One of the most glaring inequities in the business world today is the small share of women in top leadership positions.
Women make up 47 percent of the U.S. labor force, yet only 4.8 percent of Fortune 500 companies, as of 2018, had a female CEO. It’s hard to pin down what is behind this statistic, since women are increasingly well-educated and hold a substantial percentage of lower-level management jobs. Academic literature has offered plenty of theories, including gender differences, stereotypes, career interruptions, and institutional barriers. And some experimental studies suggest that women exhibit more risk aversion, and are less competitive than men, putting more weight on values of benevolence and security over power and achievement. It’s possible that the traits of risk aversion and benevolence may impact profitability. Understanding these questions is important: if women manage firms differently than men, a push towards more women in executive ranks would have a lasting effect on corporate decision making.
One way to determine if women do, in fact, exhibit a distinct management style is to study their performance in that job. The problem is, there are so few women CEOs that it’s difficult to amass a representative sample to conduct an empirical analysis. Fortunately, Tuck professor Katharina Lewellen found an exception: the health care industry. When studying hospitals and non-profits for other research, she noticed that nearly 20 percent of hospital CEOs were women in 2014, up from 10 percent in 1999. Digging deeper into data from IRS Form 990 filings, Lewellen, an associate professor of business administration and the Harvey H. Bundy III T’68 faculty fellow, identified 1,858 hospitals she could study from 1999 to 2014. “I thought this was great,” she says. “There’s a long time series and there are lots of women, so we can ask some interesting questions.”
Katharina Lewellen teaches Corporate Finance at Tuck.
That data are the foundation of Lewellen’s new working paper, “Women in Charge: Evidence from Hospitals.” In the paper, Lewellen asks three main questions: 1. When are hospitals more likely to appoint women CEOs? 2. Once in office, do women CEOs make different decisions than men? 3. Is there evidence of gender discrimination in how hospitals compensate their CEOs?
To answer the first question, Lewellen documents some broad associations between hospital attributes and the incidence of women CEOs. Given the experimental and survey evidence that women are more risk averse and more charitable than men, you might expect women CEOs to be more common at hospitals with those same tendencies. But that was not the case. “Gender difference in preferences for risk, benevolence, or competition have no effect on CEO-hospital match,” she writes. Similarly, Lewellen finds little evidence that women lead more charitable hospitals or increase a hospital’s charity while they are in the CEO position. On the contrary, there are two hospital attributes that have strong correlations with women CEOs: size and location. Women are more likely to lead smaller hospitals, and hospitals in urban settings.

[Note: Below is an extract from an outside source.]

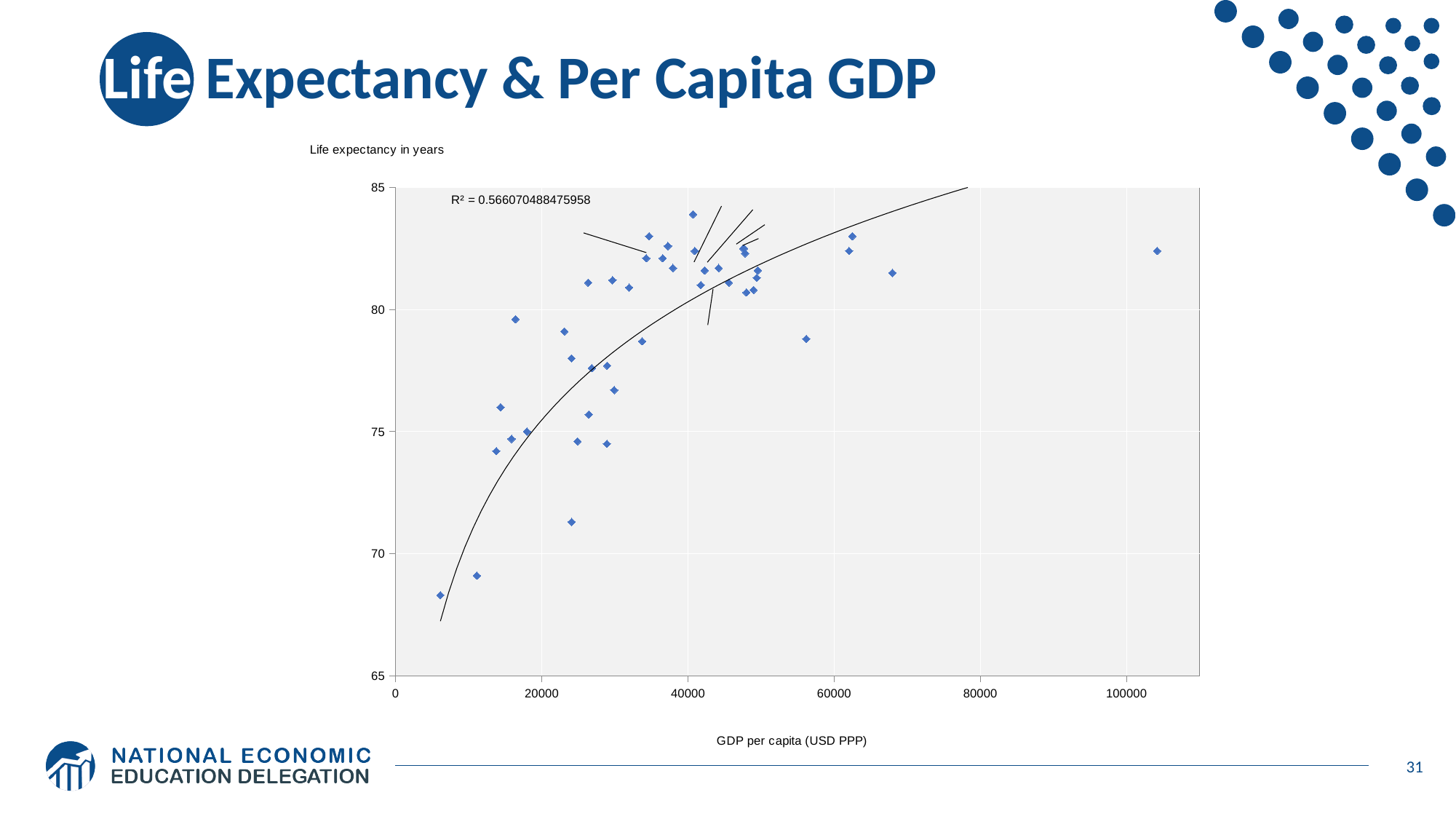
What kind of chart is shown on the slide? scatter plot What is the highest value shown on the vertical axis? 85 Is the GDP per capita of the leftmost point greater or less than 20000? less Is the life expectancy of the point with the highest GDP per capita greater or less than 80? greater Is the life expectancy of the highest point on the chart greater or less than 80? greater As GDP per capita increases along the x axis, does life expectancy generally rise or fall? rise What is the R² value printed on the chart? R² = 0.566070488475958 What is the lowest value shown on the vertical axis? 65 What is the highest tick value labelled on the horizontal axis? 100000 What is the label of the horizontal axis? GDP per capita (USD PPP)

Even though the general population may have, on average, differences in preferences, there is enough variation within women and within men that once you compare the people who self-selected into this job, these differences don’t show up.
For the second question, about decision-making differences, Lewellen used the external shock of the 2008 financial crisis as an inflection point, and studied how hospital CEOs reacted to the negative impacts, such as declines in profitability and revenue growth. She found that hospitals with men and women CEOs basically responded to the crisis in the same way, by cutting investments, employment, and salary growth. “It was almost a perfect match in how they responded,” Lewellen says. “It suggests that even though the general population may have, on average, differences in preferences, there is enough variation within women and within men that once you compare the people who self-selected into this job, these differences don’t show up.” Another way to look at it is that CEOs commit to a certain level of professionalism and competence, regardless of their gender, and will make prudent decisions that may go against their personal preferences.
More research is needed to understand why female executives select into firms that pay their managers less, both in health care and firms more broadly.
Finally, Lewellen studies the pay gap between men and women CEOs. In general, women earn lower salaries than men across a broad range of occupations, a fact that people sometimes attribute to gender discrimination. The same trend applies to hospital CEOs, among whom women make on average 22 percent less than their male counterparts. Much of this gap can be explained by hospital size: women are more likely to work for smaller hospitals, and smaller hospitals pay less. But even when Lewellen controlled for hospital size and other characteristics, the pay gap was still 8.2 percent.
For Lewellen, the key takeaway from this study is that there’s no discernable difference between how men and women CEOs make decisions as leaders of their hospitals. Depending on your perspective, that could be good or bad. The gap in their pay, however, remains a puzzle. “More research is needed to understand why female executives select into firms that pay their managers less,” Lewellen writes, “both in health care and firms more broadly.”